Research Paper: Large Cyclical Learning Rates

A summary of an interesting DNN research paper we are reading…

“Super-Convergence: Very Fast Training of Residual Networks Using Large Learning Rates”
Leslie N. Smith and Nicholay Topin
https://arxiv.org/pdf/1708.07120.pdf

This 2017 paper looks at cyclical learning rates (CLR) and a large max learning rate to speed up training… and maybe even lead to “super-convergence.”

Cyclical Learning with a large learning rate summary:

Some NN training can be dramatically speed up by using cyclical learning rates (CLR)
On the CIFAR-10 dataset, their model reached 81.4% validation accuracy in only 25k iterations “super-convergence” vs. 70k iterations with standard hyperparameters
One specifies the min learning rate & the max learning rate boundaries and a number of iterations used for cycle, a cycle consists of increasing and decreasing learning rates
Increasing the learning rate may be an effective way of escaping saddle points

While this technique doesn’t always get into “super-convergence” for DNN’s, it can happen for some.

For an intuitive feel of the algorithm we offer the following: At the begining the learning rate must be small to allow progress in an appropriate direction since the curvature may change drastically. As the slope decreases one can make more progress with bigger learning rates. Finally. smaller learning rates are needed when the solution does “fine- scale” maneuvering. In the last stages, a valley may have fine-scale features such as a variety of troughs that must be traveled to find the local minimum.

For a visual on what CLR cycle looks like, see the image below. In the paper they discuss that an appropriately large max_lr may cause this super-convergence.

The architectures and code to replicate the data in the paper are available at github.com/lnsmith54/super-convergence. For earlier work on CLR see: https://github.com/bckenstler/CLR

They present evidence that training with large learning rates applied in the right fashion improves performance by regularizing the network.

This is an interesting area of research and it has also given our team thoughts on how this idea may also help with new parallel implementations.

Research Paper: Dilated Convolutions

A summary of an interesting DNN research paper we are reading…

“Multi-Scale Context Aggregation by Dilated Convolutions”
Fisher Yu, Vladlen Koltun
https://arxiv.org/pdf/1511.07122.pdf

This 2016 paper introduced dilated convolutions.

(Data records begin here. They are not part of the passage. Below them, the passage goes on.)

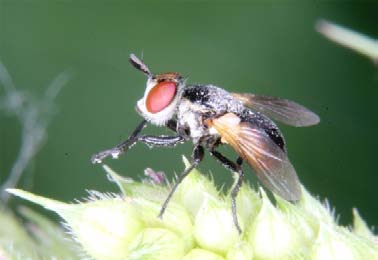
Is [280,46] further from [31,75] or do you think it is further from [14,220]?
[14,220]

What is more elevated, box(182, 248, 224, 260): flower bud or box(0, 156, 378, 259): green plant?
box(0, 156, 378, 259): green plant

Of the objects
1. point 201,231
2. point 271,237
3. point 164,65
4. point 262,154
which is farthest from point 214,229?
point 164,65

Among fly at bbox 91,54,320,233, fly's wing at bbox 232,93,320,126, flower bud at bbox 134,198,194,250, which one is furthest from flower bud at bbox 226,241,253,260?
fly's wing at bbox 232,93,320,126

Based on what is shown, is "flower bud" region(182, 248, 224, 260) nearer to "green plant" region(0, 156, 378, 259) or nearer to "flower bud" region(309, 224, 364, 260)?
"green plant" region(0, 156, 378, 259)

We expect it to get wider attention:

Dilated Convolutions summary:

basically Conv filters with gaps between the filter elements
adds a level of scale invariance
broader view of the input, can capture multi-scale contextual information
one doesn’t need to lose resolution or to analyzing rescaled images

Typically when we talk about strides in convolutions for DNN, it means striding the filter over the input and applying the filter to adjacent input elements. One skips some number of input elements are reapply the filter. In dilated filters consecutive filter elements are applied to non-adjacent input elements.

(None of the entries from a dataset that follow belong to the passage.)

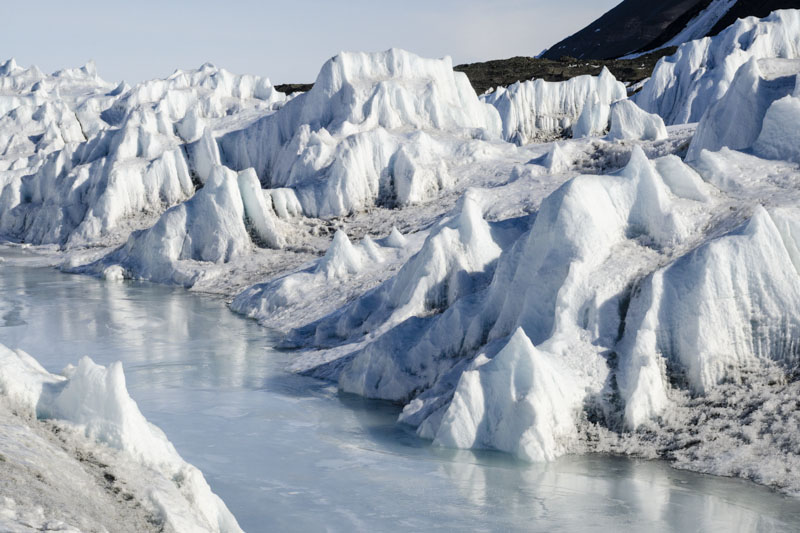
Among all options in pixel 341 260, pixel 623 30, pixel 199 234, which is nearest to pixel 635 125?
pixel 341 260

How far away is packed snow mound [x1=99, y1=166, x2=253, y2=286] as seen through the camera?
28422mm

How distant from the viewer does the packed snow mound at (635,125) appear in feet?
102

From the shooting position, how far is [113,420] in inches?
288

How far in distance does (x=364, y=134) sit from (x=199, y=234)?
7.00 m

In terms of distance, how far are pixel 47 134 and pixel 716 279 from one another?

In dilated convolutions the filter is applied with defined gaps. For example if a 3×3 filter is applied to 2D image, a dilation of k=1 is just a normal convolution when k=2 one skips one pixel per input with the filter values spread out over the input. k=4 means skipping 3 pixels.

Figure 1 below (from the paper) shows dilated 2D convolution on 2D data.

The caption has confused some people on the web so we offer the following additional explanation: The Red dots show which 3×3 filter elements are applied to which input elements. (a) shows a normal 3×3 filter, the 9 elements of the filters are applied to consecutive elements of the input, (b) shows the same 3×3 filter but notice the same 9 elements are applied to different input points with a gap of 1 between them {dilation k=2}, (c) shows the same 3×3 filter but notice it is applied to different input points with a gap of 3 {dilation k=4}. The blue/green shading shows the receptive field captured with the next layer.

It gets us thinking about creating new ways to add scale and rotational variance to DNNs.